IF results_array[5] IS NOT NULL THEN
build := results_array[5]::INT;
END IF;

If the pre-release type (e.g., alpha, beta, or rc) is present, it is stored in the release_type variable. If a build number (e.g., 3 in 1.0.0-beta.3) is present, it is stored in the build variable.

Step 5: Converting the Pre-Release Type to an Integer

release_type_int := array_position(ARRAY ['alpha', 'beta', 'rc', 'release'], release_type)::INT - 1;

The array_position() function finds the index of the release_type within the array [‘alpha’, ‘beta’, ‘rc’, ‘release’]. We subtract 1 so that alpha = 0, beta = 1, rc = 2, and release = 3. This preserves the proper order precedence when bit-packing.

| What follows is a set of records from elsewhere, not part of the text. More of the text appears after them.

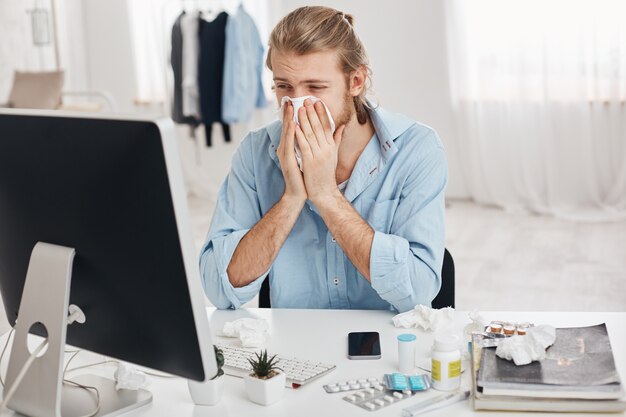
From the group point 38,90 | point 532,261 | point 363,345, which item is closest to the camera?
point 363,345

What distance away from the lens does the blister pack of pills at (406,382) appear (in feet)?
4.66

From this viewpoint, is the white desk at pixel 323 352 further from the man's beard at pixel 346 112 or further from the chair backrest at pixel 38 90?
the chair backrest at pixel 38 90

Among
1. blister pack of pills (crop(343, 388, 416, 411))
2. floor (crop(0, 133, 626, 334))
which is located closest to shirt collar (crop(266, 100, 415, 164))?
Result: blister pack of pills (crop(343, 388, 416, 411))

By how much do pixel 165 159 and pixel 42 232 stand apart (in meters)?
0.33

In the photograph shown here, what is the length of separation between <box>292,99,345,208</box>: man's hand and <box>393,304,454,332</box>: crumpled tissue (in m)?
0.31

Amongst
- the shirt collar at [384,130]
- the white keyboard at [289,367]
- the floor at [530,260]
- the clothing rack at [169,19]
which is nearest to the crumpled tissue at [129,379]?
the white keyboard at [289,367]

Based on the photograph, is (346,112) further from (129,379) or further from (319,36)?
(129,379)

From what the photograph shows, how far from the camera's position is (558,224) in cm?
529

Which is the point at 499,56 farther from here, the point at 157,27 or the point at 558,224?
the point at 157,27

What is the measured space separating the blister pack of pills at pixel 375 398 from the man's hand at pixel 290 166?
22.7 inches

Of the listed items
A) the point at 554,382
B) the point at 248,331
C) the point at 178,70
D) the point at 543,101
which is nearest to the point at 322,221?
the point at 248,331

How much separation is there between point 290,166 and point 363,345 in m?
0.48

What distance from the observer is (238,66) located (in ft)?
19.5

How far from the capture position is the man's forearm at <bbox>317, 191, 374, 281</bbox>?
5.96 feet
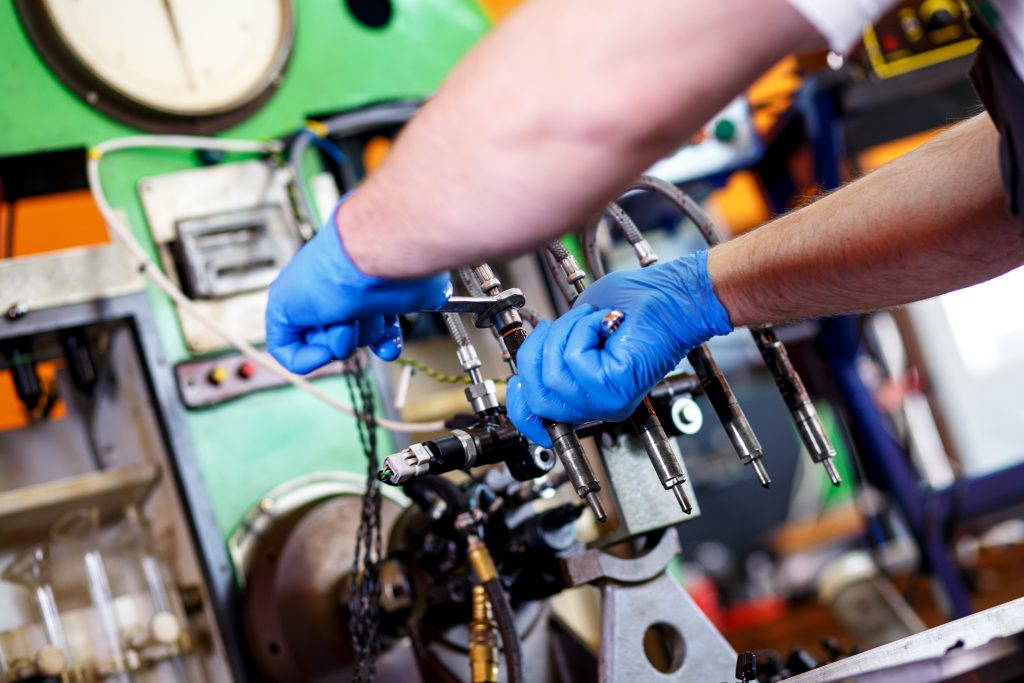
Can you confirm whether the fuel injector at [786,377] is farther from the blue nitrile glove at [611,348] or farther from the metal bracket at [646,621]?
the metal bracket at [646,621]

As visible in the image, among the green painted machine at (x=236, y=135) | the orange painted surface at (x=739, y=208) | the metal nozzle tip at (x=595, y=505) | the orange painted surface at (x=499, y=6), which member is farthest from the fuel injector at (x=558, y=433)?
the orange painted surface at (x=739, y=208)

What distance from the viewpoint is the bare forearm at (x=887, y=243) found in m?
0.95

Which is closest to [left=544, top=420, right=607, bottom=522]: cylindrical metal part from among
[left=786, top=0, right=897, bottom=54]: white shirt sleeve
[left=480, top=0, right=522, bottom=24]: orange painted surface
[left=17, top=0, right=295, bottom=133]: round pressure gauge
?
[left=786, top=0, right=897, bottom=54]: white shirt sleeve

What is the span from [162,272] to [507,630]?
0.90 metres

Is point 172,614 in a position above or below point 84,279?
below

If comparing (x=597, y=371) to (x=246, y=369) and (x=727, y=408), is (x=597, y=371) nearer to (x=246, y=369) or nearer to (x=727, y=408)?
(x=727, y=408)

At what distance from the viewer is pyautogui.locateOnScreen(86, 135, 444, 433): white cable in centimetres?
151

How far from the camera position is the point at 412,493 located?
3.94ft

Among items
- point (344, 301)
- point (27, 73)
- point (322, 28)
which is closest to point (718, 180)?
point (322, 28)

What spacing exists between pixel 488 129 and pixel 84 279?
1016 mm

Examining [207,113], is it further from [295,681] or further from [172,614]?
[295,681]

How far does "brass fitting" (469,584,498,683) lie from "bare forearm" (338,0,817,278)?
0.50 meters

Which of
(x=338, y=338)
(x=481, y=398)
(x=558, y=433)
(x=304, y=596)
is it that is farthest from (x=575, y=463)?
(x=304, y=596)

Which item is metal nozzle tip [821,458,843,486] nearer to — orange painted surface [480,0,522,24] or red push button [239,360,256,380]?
red push button [239,360,256,380]
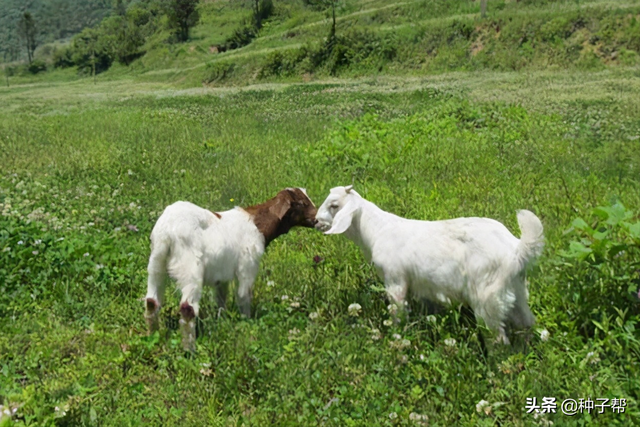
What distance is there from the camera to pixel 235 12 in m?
97.9

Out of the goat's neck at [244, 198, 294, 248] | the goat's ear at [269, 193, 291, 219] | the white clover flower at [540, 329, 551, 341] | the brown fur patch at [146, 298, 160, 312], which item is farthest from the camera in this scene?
the goat's ear at [269, 193, 291, 219]

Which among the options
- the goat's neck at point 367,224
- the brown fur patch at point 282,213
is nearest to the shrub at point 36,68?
the brown fur patch at point 282,213

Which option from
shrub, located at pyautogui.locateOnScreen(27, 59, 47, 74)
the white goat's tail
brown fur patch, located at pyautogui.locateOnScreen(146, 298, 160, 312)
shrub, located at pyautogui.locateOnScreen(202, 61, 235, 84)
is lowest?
shrub, located at pyautogui.locateOnScreen(27, 59, 47, 74)

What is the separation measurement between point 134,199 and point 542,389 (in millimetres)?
6901

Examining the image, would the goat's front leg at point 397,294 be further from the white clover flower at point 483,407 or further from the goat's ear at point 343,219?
the white clover flower at point 483,407

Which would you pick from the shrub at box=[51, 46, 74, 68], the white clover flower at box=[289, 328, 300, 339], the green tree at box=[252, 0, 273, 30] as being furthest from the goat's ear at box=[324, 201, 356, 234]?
the shrub at box=[51, 46, 74, 68]

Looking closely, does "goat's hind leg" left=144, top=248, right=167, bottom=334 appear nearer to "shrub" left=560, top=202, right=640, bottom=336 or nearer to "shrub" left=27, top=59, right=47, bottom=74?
"shrub" left=560, top=202, right=640, bottom=336

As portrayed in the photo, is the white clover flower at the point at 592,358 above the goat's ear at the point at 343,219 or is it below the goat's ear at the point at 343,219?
below

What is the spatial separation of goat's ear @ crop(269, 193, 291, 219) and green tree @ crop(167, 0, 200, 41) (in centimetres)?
8583

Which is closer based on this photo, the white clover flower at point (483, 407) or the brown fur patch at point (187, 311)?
the white clover flower at point (483, 407)

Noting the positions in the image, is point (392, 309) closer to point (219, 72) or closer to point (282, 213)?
point (282, 213)

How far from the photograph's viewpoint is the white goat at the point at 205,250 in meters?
4.21

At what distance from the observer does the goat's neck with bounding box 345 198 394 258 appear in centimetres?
471

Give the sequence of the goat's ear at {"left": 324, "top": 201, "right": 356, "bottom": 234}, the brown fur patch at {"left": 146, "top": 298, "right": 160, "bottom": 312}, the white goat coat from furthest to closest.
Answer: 1. the goat's ear at {"left": 324, "top": 201, "right": 356, "bottom": 234}
2. the brown fur patch at {"left": 146, "top": 298, "right": 160, "bottom": 312}
3. the white goat coat
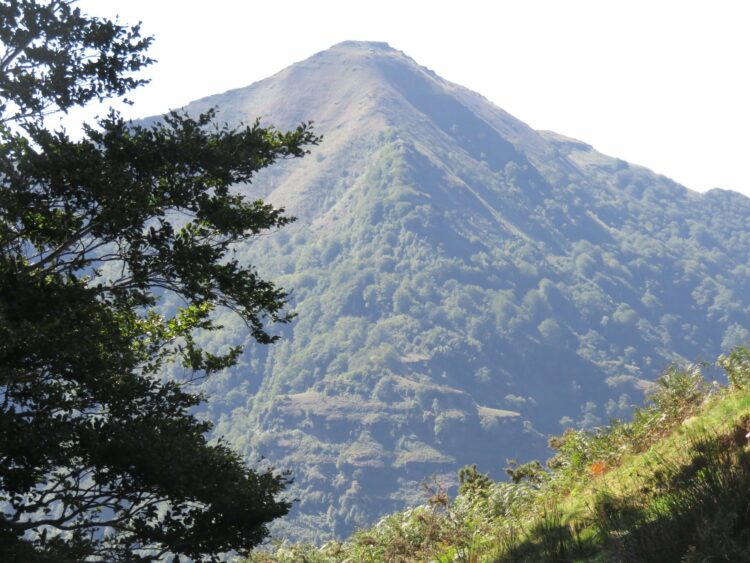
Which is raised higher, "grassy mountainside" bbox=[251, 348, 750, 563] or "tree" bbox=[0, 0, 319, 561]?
"tree" bbox=[0, 0, 319, 561]

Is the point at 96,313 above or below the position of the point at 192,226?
below

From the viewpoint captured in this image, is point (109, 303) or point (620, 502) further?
point (109, 303)

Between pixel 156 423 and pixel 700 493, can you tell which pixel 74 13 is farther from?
pixel 700 493

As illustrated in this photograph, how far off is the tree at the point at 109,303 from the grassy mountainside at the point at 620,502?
2042 mm

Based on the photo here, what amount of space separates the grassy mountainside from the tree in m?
2.04

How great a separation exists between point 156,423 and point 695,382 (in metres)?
8.10

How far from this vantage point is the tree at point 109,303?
9.34 metres

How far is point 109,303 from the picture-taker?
36.0 ft

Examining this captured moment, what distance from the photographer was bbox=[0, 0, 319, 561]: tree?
934 centimetres

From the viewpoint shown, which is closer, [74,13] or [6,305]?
[6,305]

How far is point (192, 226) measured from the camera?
11.4m

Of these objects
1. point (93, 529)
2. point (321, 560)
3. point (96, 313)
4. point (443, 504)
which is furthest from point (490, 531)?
point (96, 313)

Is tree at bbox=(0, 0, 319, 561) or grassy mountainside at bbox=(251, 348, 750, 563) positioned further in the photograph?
tree at bbox=(0, 0, 319, 561)

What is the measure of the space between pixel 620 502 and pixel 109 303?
657 centimetres
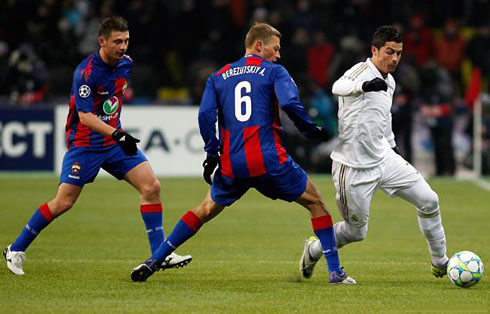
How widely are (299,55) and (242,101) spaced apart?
14.1 metres

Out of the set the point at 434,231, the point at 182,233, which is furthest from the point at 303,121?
the point at 434,231

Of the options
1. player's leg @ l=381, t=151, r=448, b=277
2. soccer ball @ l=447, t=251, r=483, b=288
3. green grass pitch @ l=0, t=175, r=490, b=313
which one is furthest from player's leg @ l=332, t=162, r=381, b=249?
soccer ball @ l=447, t=251, r=483, b=288

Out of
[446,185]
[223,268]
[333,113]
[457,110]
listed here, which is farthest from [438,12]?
[223,268]

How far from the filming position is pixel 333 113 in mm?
21281

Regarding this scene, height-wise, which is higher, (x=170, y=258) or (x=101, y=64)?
(x=101, y=64)

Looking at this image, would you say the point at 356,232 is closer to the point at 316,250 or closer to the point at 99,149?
the point at 316,250

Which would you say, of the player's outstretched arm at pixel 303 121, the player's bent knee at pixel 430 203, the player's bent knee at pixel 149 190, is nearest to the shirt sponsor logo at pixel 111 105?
the player's bent knee at pixel 149 190

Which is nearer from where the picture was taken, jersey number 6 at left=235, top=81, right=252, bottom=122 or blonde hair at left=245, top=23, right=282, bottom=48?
jersey number 6 at left=235, top=81, right=252, bottom=122

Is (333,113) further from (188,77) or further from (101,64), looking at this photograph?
(101,64)

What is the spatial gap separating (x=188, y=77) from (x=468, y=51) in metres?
6.21

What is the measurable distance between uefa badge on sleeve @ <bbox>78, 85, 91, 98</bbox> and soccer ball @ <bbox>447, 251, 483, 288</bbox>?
10.9 ft

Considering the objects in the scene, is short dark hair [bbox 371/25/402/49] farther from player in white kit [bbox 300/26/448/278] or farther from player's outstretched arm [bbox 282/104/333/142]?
player's outstretched arm [bbox 282/104/333/142]

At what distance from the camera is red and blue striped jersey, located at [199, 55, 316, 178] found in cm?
845

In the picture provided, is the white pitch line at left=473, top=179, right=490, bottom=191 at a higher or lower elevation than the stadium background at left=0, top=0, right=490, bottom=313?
lower
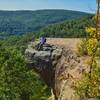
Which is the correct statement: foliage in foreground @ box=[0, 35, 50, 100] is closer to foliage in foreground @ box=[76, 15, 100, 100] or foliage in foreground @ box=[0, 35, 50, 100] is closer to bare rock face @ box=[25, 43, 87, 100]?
bare rock face @ box=[25, 43, 87, 100]

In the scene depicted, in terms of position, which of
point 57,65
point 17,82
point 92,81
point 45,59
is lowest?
point 17,82

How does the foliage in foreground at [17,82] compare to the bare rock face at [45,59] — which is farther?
the foliage in foreground at [17,82]

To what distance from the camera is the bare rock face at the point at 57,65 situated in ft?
63.7

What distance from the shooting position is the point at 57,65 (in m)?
22.7

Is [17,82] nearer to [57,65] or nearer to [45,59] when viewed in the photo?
[45,59]

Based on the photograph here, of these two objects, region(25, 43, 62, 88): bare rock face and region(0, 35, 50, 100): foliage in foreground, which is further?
region(0, 35, 50, 100): foliage in foreground

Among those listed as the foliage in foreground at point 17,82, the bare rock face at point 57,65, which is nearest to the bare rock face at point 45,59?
the bare rock face at point 57,65

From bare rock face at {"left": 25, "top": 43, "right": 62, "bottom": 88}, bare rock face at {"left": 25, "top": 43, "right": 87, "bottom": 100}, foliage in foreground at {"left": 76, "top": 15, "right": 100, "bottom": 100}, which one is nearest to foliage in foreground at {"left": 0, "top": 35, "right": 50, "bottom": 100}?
bare rock face at {"left": 25, "top": 43, "right": 62, "bottom": 88}

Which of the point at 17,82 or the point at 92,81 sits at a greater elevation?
the point at 92,81

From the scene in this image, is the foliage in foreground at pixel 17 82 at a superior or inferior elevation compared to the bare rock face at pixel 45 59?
inferior

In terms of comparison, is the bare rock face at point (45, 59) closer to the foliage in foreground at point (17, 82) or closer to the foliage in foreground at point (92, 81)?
the foliage in foreground at point (92, 81)

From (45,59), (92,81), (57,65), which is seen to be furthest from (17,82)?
(92,81)

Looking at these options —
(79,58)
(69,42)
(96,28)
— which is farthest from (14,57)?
(96,28)

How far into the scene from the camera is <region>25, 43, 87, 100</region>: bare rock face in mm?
19411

Step 6: Bit-Packing the Components into a Single Integer

RETURN ((major::BIGINT << 25) |
(minor::BIGINT << 15) |
(patch::BIGINT << 5) |
(release_type_int::BIGINT << 3) |
(build::BIGINT));

Left-shifting («) is used to allocate bits for each component:

  • major::BIGINT << 25: The major version occupies the leftmost 7 bits.
  • minor::BIGINT << 15: The minor version occupies the next 10 bits.
  • patch::BIGINT << 5: The patch version occupies the next 10 bits.
  • release_type_int::BIGINT << 3: The pre-release type occupies 2 bits.
  • build::BIGINT: The build version occupies the remaining 3 bits.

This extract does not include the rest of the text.